本発明は、たとえば食品工場等でのいわゆるシャーベット状の氷を蓄えるアイスバンクシステム(蓄氷システム)において、所定温度のチルド冷水温度を維持し、かつ効率良く当該システムを運転するためのアイスバンクシステムの運転制御方法に関するものである。
食品工場や乳製品関連工場等では、いわゆるチルド冷水と呼ばれるたとえば0℃〜1.5℃の低温の冷水を使用しているが、このような低温の冷水を製造、供給するためのいわゆるアイスバンクシステムとして、従来から外融式のスタティック型アイスバンクが採用されている。スタティック型アイスバンクは、いわゆる「氷のもち(氷相の持続性)」が良く、冷凍冷蔵史から考えても、食品工場には受け入れられ易いものであった。しかしながら「氷のもち」が良いことは、逆に言えば、「解氷特性が悪い」ということであるので、チルド冷水の温度制御には、これまで多くの労力とノウハウがつぎ込まれてきた。
一方、前記したスタティック型アイスバンクに対し、「解氷特性が良い」ダイナミック型アイスバンクの中で、水の過冷却現象を利用したものが食品工業にとっては有望である。しかしながらこのダイナミック型アイスバンクによるチルド冷水の温度制御方法は未だ確立していないのが現状である。

▶ 与えられた行
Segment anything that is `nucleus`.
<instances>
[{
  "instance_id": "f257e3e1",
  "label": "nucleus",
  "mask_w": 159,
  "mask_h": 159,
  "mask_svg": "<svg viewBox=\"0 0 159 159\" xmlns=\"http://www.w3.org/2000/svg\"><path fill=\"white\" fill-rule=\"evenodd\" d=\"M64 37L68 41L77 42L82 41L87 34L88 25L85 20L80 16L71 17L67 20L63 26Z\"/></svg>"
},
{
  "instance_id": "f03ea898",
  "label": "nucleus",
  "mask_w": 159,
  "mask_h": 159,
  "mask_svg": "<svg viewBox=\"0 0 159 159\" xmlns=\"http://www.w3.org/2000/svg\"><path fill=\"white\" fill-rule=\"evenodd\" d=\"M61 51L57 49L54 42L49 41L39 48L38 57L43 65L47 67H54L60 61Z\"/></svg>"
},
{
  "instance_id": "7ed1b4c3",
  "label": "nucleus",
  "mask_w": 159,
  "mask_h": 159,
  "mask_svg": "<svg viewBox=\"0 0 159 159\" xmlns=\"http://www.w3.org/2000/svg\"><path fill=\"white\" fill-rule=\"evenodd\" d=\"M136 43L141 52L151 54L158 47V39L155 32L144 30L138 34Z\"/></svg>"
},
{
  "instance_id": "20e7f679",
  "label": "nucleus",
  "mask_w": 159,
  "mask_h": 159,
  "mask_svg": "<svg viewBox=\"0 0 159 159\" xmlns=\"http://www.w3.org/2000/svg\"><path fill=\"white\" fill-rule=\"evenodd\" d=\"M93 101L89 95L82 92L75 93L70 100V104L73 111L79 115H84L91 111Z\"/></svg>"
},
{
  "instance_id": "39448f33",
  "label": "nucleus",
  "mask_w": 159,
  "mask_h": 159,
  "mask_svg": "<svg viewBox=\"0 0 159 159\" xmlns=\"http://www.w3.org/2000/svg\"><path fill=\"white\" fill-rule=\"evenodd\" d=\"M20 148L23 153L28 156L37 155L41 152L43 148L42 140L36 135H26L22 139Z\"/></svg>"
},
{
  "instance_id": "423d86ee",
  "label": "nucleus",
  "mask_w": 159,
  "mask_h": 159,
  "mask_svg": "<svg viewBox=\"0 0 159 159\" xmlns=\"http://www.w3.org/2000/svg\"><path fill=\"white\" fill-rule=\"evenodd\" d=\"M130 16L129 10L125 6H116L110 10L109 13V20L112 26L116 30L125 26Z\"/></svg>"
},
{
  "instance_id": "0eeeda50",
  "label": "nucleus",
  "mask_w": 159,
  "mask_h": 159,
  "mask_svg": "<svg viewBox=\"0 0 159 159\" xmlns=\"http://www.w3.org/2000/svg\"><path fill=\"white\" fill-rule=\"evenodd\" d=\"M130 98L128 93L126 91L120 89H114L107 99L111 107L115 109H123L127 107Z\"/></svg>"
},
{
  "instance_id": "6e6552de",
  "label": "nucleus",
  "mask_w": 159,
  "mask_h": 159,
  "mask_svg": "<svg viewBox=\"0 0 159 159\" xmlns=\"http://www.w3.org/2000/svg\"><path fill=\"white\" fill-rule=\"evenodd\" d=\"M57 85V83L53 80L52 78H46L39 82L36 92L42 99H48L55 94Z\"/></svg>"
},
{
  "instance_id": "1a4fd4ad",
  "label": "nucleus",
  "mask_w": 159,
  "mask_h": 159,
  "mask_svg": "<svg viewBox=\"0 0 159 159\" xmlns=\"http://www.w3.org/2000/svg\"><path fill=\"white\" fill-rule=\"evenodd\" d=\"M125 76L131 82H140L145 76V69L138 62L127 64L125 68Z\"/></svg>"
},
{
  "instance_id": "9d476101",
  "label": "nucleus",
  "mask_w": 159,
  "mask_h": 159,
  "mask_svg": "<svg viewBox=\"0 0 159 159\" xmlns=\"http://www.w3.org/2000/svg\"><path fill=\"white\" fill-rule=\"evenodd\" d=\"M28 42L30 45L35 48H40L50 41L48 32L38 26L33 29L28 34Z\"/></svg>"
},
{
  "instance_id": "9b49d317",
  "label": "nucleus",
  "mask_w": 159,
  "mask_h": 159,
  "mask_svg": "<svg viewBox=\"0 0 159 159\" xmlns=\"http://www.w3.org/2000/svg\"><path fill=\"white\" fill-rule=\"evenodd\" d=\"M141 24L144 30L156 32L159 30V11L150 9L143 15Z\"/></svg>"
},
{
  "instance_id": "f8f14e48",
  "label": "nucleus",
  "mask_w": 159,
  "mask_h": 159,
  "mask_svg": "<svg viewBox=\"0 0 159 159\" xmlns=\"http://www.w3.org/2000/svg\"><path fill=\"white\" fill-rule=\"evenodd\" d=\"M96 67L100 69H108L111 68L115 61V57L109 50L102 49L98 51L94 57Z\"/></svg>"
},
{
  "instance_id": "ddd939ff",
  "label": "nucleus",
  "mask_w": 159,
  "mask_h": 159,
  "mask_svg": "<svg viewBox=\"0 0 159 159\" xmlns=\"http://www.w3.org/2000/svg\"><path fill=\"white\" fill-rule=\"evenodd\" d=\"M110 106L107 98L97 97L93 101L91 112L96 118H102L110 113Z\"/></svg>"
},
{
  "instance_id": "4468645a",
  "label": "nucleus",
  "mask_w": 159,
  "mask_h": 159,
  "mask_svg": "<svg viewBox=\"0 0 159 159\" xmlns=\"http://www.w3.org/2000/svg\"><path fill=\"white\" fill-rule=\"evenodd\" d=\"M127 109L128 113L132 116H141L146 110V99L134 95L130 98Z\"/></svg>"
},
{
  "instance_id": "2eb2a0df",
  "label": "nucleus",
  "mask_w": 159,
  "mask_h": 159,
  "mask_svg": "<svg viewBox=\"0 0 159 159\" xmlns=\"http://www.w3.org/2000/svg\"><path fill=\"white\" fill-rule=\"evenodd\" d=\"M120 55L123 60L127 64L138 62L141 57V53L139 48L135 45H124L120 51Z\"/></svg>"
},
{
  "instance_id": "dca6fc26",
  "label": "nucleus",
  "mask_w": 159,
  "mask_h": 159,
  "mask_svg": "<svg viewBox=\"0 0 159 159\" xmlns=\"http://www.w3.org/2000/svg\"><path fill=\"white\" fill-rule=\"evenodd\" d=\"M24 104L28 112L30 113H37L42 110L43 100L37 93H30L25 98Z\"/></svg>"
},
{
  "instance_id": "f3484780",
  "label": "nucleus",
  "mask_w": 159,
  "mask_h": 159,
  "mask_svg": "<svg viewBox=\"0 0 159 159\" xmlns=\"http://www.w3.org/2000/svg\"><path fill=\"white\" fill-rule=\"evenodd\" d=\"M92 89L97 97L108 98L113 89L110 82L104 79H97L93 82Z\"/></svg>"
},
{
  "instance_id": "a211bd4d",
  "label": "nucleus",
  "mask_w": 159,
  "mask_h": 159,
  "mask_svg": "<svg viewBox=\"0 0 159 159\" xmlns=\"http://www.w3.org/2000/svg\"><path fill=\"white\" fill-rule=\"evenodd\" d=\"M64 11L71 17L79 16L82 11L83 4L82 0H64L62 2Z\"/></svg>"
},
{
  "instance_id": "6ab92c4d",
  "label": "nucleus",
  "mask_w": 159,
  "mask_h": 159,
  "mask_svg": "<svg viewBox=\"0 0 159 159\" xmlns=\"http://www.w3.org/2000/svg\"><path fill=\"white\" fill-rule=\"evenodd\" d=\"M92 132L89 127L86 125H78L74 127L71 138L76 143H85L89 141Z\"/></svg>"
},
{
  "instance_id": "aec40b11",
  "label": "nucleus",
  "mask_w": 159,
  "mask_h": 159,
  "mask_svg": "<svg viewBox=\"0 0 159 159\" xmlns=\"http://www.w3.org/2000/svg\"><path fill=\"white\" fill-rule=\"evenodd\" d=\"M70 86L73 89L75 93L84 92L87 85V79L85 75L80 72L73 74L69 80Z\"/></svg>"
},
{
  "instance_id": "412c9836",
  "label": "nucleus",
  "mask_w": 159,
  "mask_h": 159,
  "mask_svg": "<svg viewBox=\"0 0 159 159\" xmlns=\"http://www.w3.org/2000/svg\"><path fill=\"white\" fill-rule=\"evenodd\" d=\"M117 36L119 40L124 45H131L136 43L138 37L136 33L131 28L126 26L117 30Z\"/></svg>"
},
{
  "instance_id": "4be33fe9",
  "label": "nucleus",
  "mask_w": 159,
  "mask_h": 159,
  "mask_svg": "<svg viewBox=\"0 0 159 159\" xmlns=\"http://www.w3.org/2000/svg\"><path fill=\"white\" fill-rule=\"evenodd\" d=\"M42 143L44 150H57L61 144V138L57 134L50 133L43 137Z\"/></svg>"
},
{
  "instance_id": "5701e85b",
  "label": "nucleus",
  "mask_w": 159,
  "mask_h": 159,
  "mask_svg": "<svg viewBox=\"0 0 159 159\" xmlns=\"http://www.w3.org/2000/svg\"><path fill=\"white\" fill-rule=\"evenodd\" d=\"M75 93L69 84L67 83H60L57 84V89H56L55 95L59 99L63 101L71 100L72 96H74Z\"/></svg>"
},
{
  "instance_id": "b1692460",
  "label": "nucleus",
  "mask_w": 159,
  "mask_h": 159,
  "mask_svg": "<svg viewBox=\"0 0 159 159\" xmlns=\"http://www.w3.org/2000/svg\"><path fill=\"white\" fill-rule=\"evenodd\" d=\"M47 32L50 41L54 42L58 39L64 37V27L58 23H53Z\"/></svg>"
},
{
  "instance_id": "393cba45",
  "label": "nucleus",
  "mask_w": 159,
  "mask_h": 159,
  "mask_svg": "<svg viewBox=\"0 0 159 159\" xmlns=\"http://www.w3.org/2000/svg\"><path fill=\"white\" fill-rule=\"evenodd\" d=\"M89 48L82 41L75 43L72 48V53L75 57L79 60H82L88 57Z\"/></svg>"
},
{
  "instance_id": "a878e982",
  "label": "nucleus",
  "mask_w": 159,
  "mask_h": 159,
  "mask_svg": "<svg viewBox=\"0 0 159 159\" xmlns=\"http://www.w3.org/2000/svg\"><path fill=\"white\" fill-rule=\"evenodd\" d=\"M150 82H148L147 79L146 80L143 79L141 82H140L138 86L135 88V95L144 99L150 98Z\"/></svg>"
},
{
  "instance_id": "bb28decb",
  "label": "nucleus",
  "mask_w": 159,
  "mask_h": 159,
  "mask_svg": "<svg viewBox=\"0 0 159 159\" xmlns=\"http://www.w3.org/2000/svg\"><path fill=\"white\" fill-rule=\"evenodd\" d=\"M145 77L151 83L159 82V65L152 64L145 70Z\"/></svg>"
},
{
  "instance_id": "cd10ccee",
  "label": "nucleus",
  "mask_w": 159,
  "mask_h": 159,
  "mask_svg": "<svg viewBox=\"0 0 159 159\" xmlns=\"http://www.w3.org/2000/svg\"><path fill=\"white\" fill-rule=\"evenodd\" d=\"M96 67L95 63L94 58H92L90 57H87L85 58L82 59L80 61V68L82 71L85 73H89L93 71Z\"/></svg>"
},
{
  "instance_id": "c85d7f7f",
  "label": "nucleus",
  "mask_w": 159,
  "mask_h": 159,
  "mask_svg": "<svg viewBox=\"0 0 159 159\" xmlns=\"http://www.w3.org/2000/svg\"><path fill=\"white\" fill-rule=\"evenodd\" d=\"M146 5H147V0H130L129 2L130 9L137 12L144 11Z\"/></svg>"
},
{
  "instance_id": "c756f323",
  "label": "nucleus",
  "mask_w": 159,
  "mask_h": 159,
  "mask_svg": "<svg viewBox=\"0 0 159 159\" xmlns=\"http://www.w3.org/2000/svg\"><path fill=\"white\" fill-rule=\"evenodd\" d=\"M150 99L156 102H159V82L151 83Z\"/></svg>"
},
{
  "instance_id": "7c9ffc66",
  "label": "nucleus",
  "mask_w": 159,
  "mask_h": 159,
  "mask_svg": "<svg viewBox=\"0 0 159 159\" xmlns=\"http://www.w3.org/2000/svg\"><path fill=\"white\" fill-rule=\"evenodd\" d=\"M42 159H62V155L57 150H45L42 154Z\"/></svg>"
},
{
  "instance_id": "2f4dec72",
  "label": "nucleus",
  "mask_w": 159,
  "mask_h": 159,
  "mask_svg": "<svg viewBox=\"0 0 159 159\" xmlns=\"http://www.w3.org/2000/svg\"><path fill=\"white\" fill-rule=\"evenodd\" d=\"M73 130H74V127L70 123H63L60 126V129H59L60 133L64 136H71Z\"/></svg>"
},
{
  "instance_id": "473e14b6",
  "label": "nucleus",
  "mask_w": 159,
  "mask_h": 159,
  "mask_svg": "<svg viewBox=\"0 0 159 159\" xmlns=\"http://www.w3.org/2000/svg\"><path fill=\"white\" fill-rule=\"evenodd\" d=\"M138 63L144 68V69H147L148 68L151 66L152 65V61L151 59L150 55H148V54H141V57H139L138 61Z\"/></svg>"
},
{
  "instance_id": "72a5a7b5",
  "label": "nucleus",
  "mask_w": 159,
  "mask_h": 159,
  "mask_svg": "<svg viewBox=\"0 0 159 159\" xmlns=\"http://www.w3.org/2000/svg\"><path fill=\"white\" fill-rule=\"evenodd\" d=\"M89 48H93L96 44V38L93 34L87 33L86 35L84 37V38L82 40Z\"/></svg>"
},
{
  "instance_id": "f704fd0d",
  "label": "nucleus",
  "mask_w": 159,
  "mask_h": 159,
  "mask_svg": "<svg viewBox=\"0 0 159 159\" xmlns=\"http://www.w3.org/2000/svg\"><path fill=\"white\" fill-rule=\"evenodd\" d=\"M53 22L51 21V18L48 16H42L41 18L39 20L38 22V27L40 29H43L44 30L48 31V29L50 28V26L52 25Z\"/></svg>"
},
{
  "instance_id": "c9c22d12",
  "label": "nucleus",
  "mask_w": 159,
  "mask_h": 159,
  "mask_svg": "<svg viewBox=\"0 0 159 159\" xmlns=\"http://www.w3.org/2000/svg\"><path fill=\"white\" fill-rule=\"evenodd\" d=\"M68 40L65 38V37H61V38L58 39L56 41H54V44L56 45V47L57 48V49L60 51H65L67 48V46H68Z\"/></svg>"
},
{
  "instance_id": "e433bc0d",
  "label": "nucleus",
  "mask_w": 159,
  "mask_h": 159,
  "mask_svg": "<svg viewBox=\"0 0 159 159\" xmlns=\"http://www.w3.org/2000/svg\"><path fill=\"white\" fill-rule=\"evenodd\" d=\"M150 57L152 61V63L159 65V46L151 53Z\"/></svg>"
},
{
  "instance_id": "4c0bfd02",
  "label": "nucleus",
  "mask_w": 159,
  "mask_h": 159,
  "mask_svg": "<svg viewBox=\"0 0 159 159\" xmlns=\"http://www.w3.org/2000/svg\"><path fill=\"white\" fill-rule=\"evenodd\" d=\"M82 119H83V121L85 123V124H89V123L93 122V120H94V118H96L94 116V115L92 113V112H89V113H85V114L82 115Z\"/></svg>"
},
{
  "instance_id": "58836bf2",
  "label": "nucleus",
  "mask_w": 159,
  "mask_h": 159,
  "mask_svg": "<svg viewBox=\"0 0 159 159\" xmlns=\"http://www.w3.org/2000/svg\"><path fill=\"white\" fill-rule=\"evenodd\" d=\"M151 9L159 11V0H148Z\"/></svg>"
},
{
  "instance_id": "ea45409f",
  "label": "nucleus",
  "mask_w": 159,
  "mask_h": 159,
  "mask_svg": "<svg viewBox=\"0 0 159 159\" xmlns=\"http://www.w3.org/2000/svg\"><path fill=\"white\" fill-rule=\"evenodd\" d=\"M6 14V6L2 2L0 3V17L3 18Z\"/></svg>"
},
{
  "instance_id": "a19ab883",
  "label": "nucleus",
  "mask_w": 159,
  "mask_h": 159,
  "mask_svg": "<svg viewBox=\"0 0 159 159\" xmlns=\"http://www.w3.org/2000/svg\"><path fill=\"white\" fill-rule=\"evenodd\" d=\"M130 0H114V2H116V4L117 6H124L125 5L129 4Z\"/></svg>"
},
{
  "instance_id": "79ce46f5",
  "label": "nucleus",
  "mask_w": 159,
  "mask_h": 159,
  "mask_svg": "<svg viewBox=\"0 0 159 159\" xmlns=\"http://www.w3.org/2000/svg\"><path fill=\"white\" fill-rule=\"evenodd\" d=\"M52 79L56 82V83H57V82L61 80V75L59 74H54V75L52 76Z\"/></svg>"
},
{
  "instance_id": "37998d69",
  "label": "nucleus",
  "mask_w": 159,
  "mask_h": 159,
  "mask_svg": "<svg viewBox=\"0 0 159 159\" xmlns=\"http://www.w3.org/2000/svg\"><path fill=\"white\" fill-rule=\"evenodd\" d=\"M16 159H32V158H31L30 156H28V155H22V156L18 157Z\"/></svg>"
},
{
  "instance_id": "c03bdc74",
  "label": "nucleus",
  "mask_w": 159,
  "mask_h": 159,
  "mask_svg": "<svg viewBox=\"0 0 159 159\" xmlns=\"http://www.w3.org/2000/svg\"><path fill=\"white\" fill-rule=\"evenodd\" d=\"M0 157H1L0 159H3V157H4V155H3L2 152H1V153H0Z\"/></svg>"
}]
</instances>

▶ 課題 1
抜粋と次の記述(a)、(b)、(c)がそれぞれ一致するかを判定すること。各記述について「はい」か「いいえ」で答え、判断の根拠となる抜粋の語句をそのまま引用すること。(a) スタティック型アイスバンクは外融式である。(b) ダイナミック型アイスバンクによるチルド冷水の温度制御方法はすでに確立している。(c) チルド冷水の温度の例として0℃〜1.5℃が挙げられている。
▶ 課題 2
与えられた行の先頭から「51L57 49L54 42L49」を含む行までを、「nucleus」をすべて「blob」に置き換え、ほかは一切変えずに書き直すこと。
抜粋と行は互いに関係のない別々の資料である。

▶ 正解 1
(a) はい。「従来から外融式のスタティック型アイスバンクが採用されている」
(b) いいえ。「未だ確立していないのが現状である」
(c) はい。「たとえば0℃〜1.5℃の低温の冷水」

▶ 正解 2
Segment anything that is `blob`.
<instances>
[{
  "instance_id": "f257e3e1",
  "label": "blob",
  "mask_w": 159,
  "mask_h": 159,
  "mask_svg": "<svg viewBox=\"0 0 159 159\" xmlns=\"http://www.w3.org/2000/svg\"><path fill=\"white\" fill-rule=\"evenodd\" d=\"M64 37L68 41L77 42L82 41L87 34L88 25L85 20L80 16L71 17L67 20L63 26Z\"/></svg>"
},
{
  "instance_id": "f03ea898",
  "label": "blob",
  "mask_w": 159,
  "mask_h": 159,
  "mask_svg": "<svg viewBox=\"0 0 159 159\" xmlns=\"http://www.w3.org/2000/svg\"><path fill=\"white\" fill-rule=\"evenodd\" d=\"M61 51L57 49L54 42L49 41L39 48L38 57L43 65L47 67H54L60 61Z\"/></svg>"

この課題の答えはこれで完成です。